— BEGIN DOCUMENT SECTION —
PDF My long-time readers are familiar with Jeremy Grantham of GMO,

My long-time readers are familiar with Jeremy Grantham of GMO, as I quote him a lot. He is one of the more brilliant and talented value managers (and I should mention, very successful on behalf of his clients). He writes a quarterly letter that I regard as a must-read. In fact, anything Jeremy writes is a must-read. This week's OTB is a little longer than most, but it is actually two separate parts, which can be read at different times ? but you want to take the time. He makes his predictions for the year in the first part, and gives us some valuable insights into the stock market in the second. The first part reads quick. Think through the second part.

For those interested, I did an interview with Tanya Benedicto, a new and upcoming blogger from Forbes, from The Breakers in Palm Beach. She reminds me of my twins. Other than calling me MR. Mauldin, it was a good interview and a short five minutes on what has me disconcerted this week. Here is the link: .

Enjoy your week. I am off to Vegas and then Thailand, assuming the predicted ice storm allows me to get out of Dallas. And figure out a time to write an e-letter. And for fun, I offer a picture of something David Walker handed me as we were getting ready to do our panel last Thursday.

Your really excited about Thailand analyst,

John Mauldin, Editor

Outside the Box

Pavlov's Bulls

Jeremy Grantham

About 100 years ago, the Russian physiologist Ivan Pavlov noticed that when the feeding bell was rung, his dogs would salivate before they saw the actual food. They had been "conditioned." And so it was with "The Great Stimulus" of 2008-09. The market's players salivated long before they could see actual results. And the market roared up as it usually does. That was the main meal. But the tea-time bell for entering Year 3 of the Presidential Cycle was struck on October 1. Since 1964, "routine" Year 3 stimulus has helped drive the S&P up a remarkable 23% above any inflation. And this time, the tea has been spiced with QE2. Moral hazard was seen to be alive and well, and the dogs were raring to go. The market came out of its starting gate like a greyhound, and has already surged 13% (by January 12), leaving the average Year 3 in easy reach (+9%). The speculative stocks, as usual, were even better, with the Russell 2000 leaping almost 19%. We have all been well-trained market dogs, salivating on cue and behaving exactly as we are expected to. So much for free will!

Recent Predictions ...

From time to time, it is our practice to take a look at our predictive hits and misses in an important market phase. I'll try to keep it brief: how did our prognostication skill stand up to Pavlov's bulls? Well, to be blunt, brilliantly on general principle; we foretold its broad outline in my 1Q 2009 Letter and warned repeatedly of the probable strength of Year 3. But we were quite disappointing in detail.

The Good News ...

For someone who has been mostly bearish for the last 20 years (of admittedly generally overpriced markets), I got this rally more or less right at the macro level. In my 1Q 2009 Letter, I wrote, "I am parting company with many of my bearish allies for a while ... we could easily get a prodigious response to the greatest monetary and fiscal stimulus by far in U.S. history ... we are likely to have a remarkable stock rally, far in excess of anything justified by either long-term or short-term economic fundamentals ... [to] way beyond fair value [then 880] to the 1000-1100 level or so before the end of the year." As a consequence, in traditional balanced accounts, we

moved from an all-time low of 38% in global equities in October 2008 to 62% in March 2009. (If only that had been 72%, though, as, in hindsight, it probably should have been.) In the same Letter, I said of the economy, "The current stimulus is so extensive globally that surely it will kick up the economies of at least some of the larger countries, including the U.S. and China, by late this year ..."
— END DOCUMENT SECTION —
Carry on the market letter about Pavlov's bulls, beginning right after its last sentence.
— BEGIN EXTRACTED ENTRIES —
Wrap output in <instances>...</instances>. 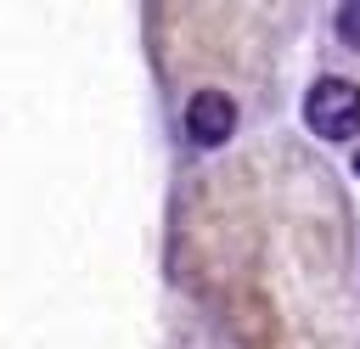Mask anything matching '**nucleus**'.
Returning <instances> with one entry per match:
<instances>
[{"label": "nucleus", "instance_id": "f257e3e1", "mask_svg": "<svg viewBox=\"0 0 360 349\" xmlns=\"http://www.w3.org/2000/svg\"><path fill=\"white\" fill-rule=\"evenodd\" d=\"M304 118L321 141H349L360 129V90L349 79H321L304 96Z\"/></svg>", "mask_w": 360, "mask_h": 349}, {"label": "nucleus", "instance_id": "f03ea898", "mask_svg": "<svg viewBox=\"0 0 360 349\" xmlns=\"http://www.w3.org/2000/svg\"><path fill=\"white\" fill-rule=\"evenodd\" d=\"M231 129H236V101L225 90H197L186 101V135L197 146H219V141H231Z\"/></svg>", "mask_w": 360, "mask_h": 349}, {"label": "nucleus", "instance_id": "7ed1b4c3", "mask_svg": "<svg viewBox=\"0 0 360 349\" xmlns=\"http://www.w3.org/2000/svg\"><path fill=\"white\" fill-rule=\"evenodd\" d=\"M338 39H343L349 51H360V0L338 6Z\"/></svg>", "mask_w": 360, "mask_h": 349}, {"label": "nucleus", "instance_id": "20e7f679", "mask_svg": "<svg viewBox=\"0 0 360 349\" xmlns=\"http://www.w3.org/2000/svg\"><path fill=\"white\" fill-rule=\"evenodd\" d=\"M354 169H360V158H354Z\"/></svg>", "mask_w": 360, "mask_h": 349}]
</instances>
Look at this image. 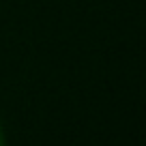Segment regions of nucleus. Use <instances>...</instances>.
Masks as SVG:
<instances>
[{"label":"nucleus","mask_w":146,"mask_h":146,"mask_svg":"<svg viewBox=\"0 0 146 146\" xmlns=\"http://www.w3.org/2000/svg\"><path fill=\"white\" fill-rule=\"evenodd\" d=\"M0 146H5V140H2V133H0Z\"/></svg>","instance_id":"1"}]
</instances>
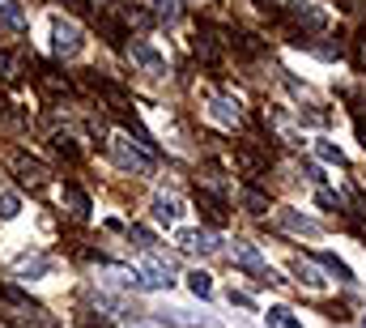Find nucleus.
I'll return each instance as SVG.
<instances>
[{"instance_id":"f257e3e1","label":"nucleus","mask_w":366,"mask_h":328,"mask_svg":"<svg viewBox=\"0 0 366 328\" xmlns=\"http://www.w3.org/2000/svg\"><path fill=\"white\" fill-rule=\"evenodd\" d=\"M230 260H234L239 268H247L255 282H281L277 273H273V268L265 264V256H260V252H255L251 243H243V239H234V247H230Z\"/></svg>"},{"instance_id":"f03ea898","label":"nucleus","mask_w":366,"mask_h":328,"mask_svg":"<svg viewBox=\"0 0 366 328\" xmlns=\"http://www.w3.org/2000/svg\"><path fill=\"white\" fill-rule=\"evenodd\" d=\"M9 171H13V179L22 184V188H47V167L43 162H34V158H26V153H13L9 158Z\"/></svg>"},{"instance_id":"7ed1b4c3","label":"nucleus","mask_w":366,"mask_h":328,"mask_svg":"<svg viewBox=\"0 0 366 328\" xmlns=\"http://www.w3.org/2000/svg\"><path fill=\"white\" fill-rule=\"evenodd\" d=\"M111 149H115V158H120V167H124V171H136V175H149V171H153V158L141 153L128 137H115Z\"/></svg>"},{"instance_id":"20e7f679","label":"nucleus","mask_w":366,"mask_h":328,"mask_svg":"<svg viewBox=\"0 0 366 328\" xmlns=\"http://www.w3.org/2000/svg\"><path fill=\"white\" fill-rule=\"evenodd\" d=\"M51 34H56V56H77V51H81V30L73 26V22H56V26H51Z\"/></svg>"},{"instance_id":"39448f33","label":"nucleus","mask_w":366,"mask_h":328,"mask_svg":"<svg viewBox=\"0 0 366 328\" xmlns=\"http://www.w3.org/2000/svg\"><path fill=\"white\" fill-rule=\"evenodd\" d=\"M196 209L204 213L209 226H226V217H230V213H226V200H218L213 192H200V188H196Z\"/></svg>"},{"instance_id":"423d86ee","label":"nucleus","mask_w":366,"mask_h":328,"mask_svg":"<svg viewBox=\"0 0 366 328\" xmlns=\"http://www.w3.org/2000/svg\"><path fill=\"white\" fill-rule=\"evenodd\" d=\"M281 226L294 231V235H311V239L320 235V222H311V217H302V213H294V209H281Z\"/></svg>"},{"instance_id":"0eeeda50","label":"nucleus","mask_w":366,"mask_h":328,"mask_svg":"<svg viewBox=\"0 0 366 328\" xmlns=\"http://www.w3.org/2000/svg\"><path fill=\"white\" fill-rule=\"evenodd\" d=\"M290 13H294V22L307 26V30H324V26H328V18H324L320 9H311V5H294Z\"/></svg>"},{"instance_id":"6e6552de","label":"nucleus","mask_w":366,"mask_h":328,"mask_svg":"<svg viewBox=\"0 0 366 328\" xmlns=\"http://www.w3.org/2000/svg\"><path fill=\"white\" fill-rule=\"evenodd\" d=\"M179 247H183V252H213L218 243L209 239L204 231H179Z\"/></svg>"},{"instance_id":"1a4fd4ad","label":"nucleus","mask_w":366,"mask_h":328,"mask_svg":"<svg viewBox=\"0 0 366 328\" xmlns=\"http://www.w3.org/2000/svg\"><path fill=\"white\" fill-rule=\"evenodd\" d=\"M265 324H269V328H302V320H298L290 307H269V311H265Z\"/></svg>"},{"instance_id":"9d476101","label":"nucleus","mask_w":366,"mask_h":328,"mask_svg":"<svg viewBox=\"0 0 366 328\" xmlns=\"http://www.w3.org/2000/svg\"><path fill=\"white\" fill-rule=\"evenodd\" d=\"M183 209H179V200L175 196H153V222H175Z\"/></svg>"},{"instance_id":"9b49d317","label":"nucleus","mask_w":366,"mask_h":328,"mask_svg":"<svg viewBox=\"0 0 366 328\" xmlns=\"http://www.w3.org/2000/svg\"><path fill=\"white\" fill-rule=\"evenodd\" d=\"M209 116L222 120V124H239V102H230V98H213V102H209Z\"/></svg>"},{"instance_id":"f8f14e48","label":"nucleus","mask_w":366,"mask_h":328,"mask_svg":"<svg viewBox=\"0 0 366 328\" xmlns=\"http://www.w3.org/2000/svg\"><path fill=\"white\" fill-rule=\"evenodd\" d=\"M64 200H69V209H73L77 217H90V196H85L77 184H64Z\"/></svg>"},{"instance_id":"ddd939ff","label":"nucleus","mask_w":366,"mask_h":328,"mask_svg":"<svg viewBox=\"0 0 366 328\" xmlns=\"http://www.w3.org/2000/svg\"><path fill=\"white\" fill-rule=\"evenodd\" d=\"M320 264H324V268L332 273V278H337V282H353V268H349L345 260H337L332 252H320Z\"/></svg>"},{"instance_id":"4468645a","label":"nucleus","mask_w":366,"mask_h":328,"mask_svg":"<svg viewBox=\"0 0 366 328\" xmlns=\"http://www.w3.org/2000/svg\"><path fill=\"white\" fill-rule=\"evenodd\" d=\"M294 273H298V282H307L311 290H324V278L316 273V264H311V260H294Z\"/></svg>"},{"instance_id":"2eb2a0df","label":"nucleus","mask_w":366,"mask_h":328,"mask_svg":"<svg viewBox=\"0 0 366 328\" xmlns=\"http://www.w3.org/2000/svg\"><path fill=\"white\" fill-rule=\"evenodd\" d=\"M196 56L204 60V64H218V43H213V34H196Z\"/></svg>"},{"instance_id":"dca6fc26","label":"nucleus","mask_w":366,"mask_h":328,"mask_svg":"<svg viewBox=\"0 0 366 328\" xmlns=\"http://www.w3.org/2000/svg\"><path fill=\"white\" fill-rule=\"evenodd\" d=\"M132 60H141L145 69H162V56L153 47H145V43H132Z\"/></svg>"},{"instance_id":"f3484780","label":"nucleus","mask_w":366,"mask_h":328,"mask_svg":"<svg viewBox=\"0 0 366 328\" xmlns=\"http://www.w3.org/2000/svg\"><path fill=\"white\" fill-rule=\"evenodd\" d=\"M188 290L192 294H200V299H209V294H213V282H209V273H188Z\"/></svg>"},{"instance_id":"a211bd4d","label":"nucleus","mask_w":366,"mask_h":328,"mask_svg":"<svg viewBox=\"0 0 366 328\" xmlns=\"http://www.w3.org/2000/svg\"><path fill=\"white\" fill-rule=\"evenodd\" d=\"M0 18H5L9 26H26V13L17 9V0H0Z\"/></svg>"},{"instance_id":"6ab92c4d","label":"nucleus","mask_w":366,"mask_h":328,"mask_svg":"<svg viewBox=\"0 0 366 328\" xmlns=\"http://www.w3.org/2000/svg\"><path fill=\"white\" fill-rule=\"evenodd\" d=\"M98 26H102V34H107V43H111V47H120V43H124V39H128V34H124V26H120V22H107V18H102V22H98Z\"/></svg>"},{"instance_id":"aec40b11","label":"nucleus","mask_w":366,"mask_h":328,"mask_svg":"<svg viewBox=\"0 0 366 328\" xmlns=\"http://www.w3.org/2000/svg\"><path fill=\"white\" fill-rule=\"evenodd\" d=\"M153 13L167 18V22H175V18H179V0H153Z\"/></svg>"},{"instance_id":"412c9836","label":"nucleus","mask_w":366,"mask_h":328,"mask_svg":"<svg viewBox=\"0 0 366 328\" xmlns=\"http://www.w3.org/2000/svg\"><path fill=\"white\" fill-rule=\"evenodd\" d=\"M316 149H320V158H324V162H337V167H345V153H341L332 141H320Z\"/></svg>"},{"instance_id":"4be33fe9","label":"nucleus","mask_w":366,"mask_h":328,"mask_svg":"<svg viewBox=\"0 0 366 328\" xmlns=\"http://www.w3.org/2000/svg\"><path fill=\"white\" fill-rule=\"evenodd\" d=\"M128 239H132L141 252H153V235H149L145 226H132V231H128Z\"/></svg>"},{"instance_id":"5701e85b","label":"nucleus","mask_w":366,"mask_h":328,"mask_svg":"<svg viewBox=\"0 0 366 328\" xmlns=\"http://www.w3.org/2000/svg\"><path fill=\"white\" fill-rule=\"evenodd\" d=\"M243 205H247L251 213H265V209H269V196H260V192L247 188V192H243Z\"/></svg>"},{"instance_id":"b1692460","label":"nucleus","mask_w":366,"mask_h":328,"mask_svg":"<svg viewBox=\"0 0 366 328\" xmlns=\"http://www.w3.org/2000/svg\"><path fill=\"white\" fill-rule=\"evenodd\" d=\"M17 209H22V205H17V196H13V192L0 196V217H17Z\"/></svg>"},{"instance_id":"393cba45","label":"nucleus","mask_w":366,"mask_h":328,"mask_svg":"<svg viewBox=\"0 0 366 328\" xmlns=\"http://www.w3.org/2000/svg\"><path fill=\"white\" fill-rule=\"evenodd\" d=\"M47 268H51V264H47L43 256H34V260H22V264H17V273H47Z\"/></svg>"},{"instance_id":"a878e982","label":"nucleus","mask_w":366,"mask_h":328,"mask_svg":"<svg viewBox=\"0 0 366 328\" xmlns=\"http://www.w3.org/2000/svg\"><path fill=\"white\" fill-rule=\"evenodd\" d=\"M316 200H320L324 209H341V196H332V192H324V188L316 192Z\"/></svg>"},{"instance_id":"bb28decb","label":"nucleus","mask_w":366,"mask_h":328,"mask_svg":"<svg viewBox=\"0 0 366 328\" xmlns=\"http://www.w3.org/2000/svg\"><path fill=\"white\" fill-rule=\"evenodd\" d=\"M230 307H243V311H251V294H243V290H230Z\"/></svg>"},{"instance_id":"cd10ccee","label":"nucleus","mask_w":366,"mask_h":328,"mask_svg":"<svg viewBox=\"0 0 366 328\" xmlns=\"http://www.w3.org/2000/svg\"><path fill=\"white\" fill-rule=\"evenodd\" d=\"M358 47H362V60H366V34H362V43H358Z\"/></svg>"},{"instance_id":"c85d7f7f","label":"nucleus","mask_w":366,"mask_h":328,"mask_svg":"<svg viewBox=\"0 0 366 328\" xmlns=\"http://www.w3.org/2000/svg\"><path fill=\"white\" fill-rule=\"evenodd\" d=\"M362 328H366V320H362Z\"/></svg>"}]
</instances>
— END EXTRACTED ENTRIES —
RESPONSE TO THIS TASK:
On one part of the fundamentals we were, in contrast, completely wrong. On the topic of potential problems, I wrote, "Not the least of these will be downward pressure on profit margins that for 20 years had benefited from rising asset prices sneaking through into margins." Why I was so wrong, I cannot say, because I still don't understand how the U.S. could have massive numbers of unused labor and industrial capacity yet still have peak profit margins. This has never happened before. In fact, before Greenspan, there was a powerful positive correlation between profit margins and capacity in the expected direction. It is one of the reasons that we in asset allocation strongly suspect the bedrock on which these fat profits rest. We still expect margins to regress to more normal levels.

On the topic of resource prices, my long-term view was, and still is, very positive. Not that I don't expect occasional vicious setbacks ? that is the nature of the beast. I wrote in my 2Q 2009 Letter, "We are simply running out of everything at a dangerous rate... We must prepare ourselves for waves of higher resource prices and periods of shortages unlike anything we have faced outside of wartime conditions."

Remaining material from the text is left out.